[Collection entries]
begin

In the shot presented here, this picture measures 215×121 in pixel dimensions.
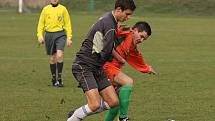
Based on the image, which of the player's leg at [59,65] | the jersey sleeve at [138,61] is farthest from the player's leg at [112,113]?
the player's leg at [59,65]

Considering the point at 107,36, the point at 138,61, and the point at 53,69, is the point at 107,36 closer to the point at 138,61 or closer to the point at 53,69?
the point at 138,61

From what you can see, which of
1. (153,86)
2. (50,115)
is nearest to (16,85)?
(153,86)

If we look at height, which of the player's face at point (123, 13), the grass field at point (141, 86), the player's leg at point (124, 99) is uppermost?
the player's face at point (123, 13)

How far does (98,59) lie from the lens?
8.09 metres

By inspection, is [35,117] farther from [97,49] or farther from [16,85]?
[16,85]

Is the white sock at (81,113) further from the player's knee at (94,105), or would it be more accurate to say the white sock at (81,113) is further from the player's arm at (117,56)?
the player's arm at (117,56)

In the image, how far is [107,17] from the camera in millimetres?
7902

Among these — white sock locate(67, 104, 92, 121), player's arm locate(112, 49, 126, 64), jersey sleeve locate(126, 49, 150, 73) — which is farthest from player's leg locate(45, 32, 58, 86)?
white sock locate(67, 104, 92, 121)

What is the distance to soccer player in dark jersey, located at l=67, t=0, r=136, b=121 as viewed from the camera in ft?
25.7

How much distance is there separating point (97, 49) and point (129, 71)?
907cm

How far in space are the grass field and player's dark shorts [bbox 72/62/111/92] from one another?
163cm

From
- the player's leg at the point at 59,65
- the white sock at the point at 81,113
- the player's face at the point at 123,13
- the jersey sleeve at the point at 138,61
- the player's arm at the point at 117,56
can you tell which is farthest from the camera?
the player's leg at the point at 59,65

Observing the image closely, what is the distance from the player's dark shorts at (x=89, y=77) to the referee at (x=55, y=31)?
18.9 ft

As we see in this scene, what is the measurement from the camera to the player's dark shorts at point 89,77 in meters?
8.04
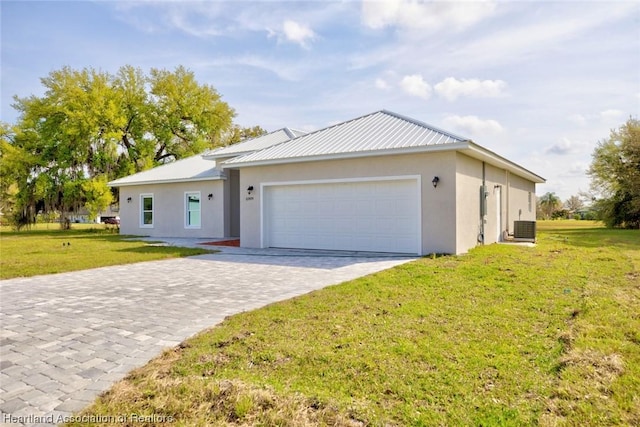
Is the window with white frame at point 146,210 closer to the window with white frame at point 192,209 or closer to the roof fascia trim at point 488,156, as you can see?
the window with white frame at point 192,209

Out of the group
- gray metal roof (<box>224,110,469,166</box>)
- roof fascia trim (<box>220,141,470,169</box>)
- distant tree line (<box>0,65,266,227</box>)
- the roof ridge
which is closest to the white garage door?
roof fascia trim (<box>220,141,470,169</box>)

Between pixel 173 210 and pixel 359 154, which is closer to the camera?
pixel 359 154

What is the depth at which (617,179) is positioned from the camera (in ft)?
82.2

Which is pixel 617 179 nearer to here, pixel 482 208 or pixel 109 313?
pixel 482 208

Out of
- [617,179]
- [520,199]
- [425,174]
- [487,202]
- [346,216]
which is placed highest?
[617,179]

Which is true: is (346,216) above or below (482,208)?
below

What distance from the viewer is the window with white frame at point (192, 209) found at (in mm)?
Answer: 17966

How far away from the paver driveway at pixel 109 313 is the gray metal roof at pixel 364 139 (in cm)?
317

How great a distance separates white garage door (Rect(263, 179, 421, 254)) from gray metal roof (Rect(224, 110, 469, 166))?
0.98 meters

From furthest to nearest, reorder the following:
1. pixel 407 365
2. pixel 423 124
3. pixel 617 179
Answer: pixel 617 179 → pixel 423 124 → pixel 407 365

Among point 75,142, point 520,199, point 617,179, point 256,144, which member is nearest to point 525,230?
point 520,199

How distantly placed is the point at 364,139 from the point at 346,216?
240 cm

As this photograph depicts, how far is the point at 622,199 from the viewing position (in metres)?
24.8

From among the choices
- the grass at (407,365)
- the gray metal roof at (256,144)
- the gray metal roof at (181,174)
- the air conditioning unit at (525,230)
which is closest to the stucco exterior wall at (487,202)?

end

__Required task__
Please transcribe the lines of the records word for word, starting at the line that contains "Which is true: is" and ending after the line that contains "Answer: pixel 617".

__Solution for this task__
Which is true: is (346,216) above or below (482,208)?
below

What distance from the viewer is the window with white frame at point (192, 209) found at (in mm)?
Answer: 17966

How far away from the paver driveway at pixel 109 313 is the gray metal roof at pixel 364 139 (in cm)?
317

How great a distance separates white garage door (Rect(263, 179, 421, 254)) from gray metal roof (Rect(224, 110, 469, 166))?
0.98 meters

From furthest to nearest, reorder the following:
1. pixel 407 365
2. pixel 423 124
3. pixel 617 179
Answer: pixel 617 179 → pixel 423 124 → pixel 407 365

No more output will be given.